The Simpsons have always said yes to pot, except for Marge, apparently, although she did once credit her parenting skills to LSD, love for her son and daughters. When Lisa was president in a flash-forward episode, the only favor Bart asked was to legalize it. Even Chief Wiggum jammed to Bob Marley tunes while investigating who let the dogs out. Now that it’s legal in Springfield, who better to sell it than Marge. Everyone trusts her as a voice of reason and as the greatest enabler in the county. Springfield thrives on its freedoms, which have earned it such accolades as having the heaviest residents in the country. Marge is positively stoked by her immediate acceptance into the cannabinoid cabal, but she can’t see herself as a reefer sales lady. “Water skiing is also legal,” but you won’t see her selling that, she reasons. It is a little strange she’s the one who resists. She’s treated with respect at the Well+Good store and even her hair is considered cool.

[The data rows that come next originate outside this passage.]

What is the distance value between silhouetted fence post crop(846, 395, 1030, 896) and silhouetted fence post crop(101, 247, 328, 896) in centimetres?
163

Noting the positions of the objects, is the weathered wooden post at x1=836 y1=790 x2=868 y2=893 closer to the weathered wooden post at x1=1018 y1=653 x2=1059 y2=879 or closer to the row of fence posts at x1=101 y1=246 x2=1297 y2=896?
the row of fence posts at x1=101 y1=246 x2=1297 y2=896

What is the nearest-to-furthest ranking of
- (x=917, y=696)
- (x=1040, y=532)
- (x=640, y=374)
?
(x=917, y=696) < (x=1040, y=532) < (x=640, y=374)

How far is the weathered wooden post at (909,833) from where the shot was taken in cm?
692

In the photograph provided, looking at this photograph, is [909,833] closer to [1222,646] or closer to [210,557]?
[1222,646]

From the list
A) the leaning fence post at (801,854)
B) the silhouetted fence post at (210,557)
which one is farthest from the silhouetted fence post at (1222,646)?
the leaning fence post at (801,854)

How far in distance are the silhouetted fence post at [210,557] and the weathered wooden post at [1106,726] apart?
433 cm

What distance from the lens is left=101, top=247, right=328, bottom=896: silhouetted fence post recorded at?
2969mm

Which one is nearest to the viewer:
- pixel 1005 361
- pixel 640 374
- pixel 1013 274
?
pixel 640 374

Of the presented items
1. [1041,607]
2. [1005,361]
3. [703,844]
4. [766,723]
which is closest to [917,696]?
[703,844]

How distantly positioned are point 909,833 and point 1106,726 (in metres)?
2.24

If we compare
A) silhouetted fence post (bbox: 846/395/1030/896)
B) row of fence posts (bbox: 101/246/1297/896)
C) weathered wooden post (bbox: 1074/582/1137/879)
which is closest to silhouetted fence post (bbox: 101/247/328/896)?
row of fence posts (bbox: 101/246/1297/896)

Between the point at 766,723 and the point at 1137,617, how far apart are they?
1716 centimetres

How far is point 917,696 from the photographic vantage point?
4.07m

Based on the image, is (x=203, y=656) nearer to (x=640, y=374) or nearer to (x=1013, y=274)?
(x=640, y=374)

Krusty the Clown never met a fad he didn’t feel compelled to leech off and his advertising has always been comedy gold. His Krusty-Os have come with tummy-tearing jagged metal surprises and flesh eating bacteria, his Krusty Burgers were made from real mad cow diseased meat, and his rib sandwiches go on their own tours. He’s also consistently out-of-date and steps on his own jokes with his big clown shoes. The Krusty’s Munchy Mouthfuls commercial starts with sitar music, which might have been hip as a cinematic tipoff back in the sixties, except it wasn’t and continues not to be. He also promises it’s “high time” you try them. Just when you think he can’t be less transparent, he throws in a “wink wink” or a “get it” to hammer the thinly veiled circumlocution home. This isn’t to say Krusty can’t be subtle. He is offering his deep-fried ribwich on a doughnut and spaghetti filled sandwiches after all.

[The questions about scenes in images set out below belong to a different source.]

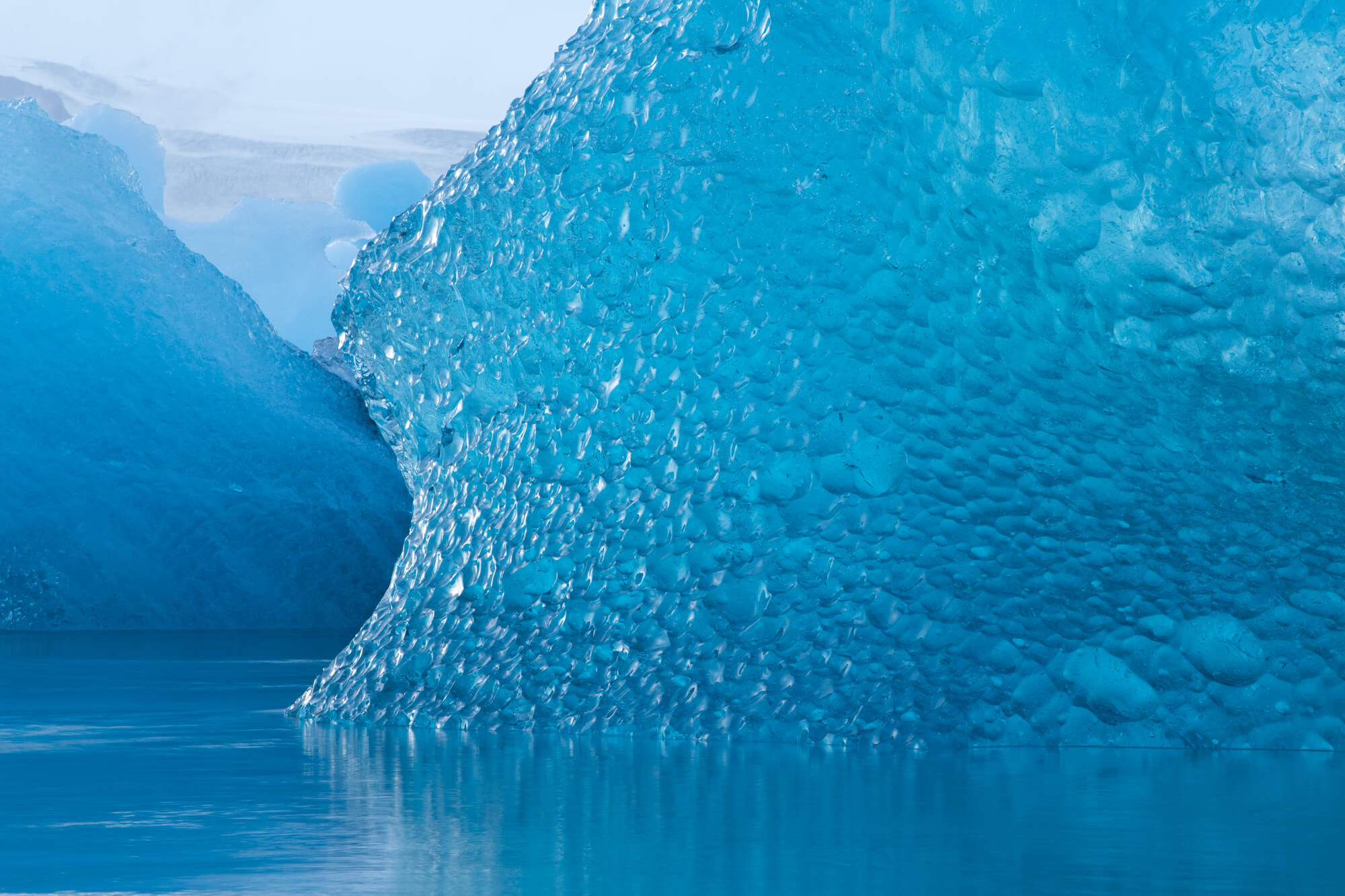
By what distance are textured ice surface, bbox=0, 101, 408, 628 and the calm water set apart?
23.0 feet

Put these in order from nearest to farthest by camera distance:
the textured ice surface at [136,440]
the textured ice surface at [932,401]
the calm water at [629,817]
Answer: the calm water at [629,817]
the textured ice surface at [932,401]
the textured ice surface at [136,440]

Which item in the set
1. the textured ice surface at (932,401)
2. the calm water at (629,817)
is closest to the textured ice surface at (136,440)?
the calm water at (629,817)

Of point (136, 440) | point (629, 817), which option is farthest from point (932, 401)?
point (136, 440)

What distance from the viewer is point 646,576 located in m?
3.79

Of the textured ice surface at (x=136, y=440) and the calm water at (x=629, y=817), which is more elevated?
the textured ice surface at (x=136, y=440)

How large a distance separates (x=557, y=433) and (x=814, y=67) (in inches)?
42.3

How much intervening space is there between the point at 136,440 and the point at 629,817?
29.9 feet

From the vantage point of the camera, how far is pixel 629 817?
8.09ft

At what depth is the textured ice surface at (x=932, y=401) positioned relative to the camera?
11.3 feet

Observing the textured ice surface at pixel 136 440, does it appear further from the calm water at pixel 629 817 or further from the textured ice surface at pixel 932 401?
the textured ice surface at pixel 932 401

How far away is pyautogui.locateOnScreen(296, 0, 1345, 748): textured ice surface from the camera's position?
344 centimetres

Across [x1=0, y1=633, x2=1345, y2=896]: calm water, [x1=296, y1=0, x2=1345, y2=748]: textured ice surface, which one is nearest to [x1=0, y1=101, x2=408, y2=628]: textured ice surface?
[x1=0, y1=633, x2=1345, y2=896]: calm water

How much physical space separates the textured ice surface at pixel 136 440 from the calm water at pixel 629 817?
702 cm

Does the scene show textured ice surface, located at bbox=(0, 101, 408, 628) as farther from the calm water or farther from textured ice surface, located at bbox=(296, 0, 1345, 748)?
textured ice surface, located at bbox=(296, 0, 1345, 748)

We’ve been getting to know quite a bit more about secondary characters this season. We delve deeper into Drederick Tatum and learn he became the World Heavyweight Champion with a very specific and offbeat boxing training. He’s got a punching hand and a blocking face. The imagination soars at how he could have remained undefeated, and conscious, for so long. Simpsons history says he’s never suffered a knockout. But we learn his head and hands both took a hard beating that can only be eased by a few pulls on a Pikachu bong. Tatum is also very upfront. At one point he greets Marge by saying he hopes her husband wasn’t too upset about the treachery. I loved his reading of “thank you monster man hallucination” when he first meets Moe.

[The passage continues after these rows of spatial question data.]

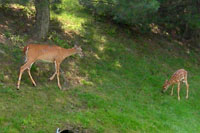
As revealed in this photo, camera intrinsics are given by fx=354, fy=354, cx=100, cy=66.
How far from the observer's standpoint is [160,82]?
1236 cm

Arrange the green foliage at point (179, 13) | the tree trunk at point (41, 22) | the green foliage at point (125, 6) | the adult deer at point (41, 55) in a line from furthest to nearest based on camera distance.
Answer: the green foliage at point (179, 13)
the tree trunk at point (41, 22)
the green foliage at point (125, 6)
the adult deer at point (41, 55)

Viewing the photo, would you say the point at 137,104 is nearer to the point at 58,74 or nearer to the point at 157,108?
the point at 157,108

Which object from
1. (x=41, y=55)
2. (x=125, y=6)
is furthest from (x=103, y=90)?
(x=125, y=6)

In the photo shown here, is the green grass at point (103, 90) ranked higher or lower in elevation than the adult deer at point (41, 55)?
lower

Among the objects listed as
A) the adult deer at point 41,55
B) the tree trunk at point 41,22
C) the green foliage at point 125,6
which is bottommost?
the adult deer at point 41,55

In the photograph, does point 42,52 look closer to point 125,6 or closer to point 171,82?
point 125,6

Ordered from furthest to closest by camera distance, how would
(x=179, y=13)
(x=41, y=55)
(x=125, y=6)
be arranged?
(x=179, y=13)
(x=125, y=6)
(x=41, y=55)

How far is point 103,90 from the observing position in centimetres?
1037

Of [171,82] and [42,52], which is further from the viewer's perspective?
[171,82]

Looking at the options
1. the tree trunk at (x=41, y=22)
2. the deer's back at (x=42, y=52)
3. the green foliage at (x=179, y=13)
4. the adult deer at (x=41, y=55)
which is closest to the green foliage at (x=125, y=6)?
the tree trunk at (x=41, y=22)

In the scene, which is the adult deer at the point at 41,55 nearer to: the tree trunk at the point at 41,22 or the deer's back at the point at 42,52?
the deer's back at the point at 42,52

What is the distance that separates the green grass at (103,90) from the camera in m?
7.99

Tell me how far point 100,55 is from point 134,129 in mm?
4673

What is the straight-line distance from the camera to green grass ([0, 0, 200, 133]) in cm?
799
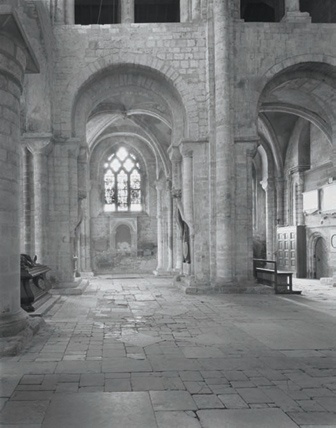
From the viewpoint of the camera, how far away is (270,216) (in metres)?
23.0

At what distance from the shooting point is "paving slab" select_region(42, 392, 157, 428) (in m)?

Homer gets an edumacation in this episode. First, he learns some families spend dinner time discussing something they learned that day and then he has a true epiphany. His hopes and dreams are palpable when he discovers people can actually work in a liquor store. It’s like Dennis Leary’s bit about how the Irish should envy Russians because they figured out how to make vodka from potatoes. It is a sad irony of life such riches are held from those most thirsty. The series plays with its own clichés as Bart brushes away the imagination clouds forming around his father and tells the big guy to stay with it.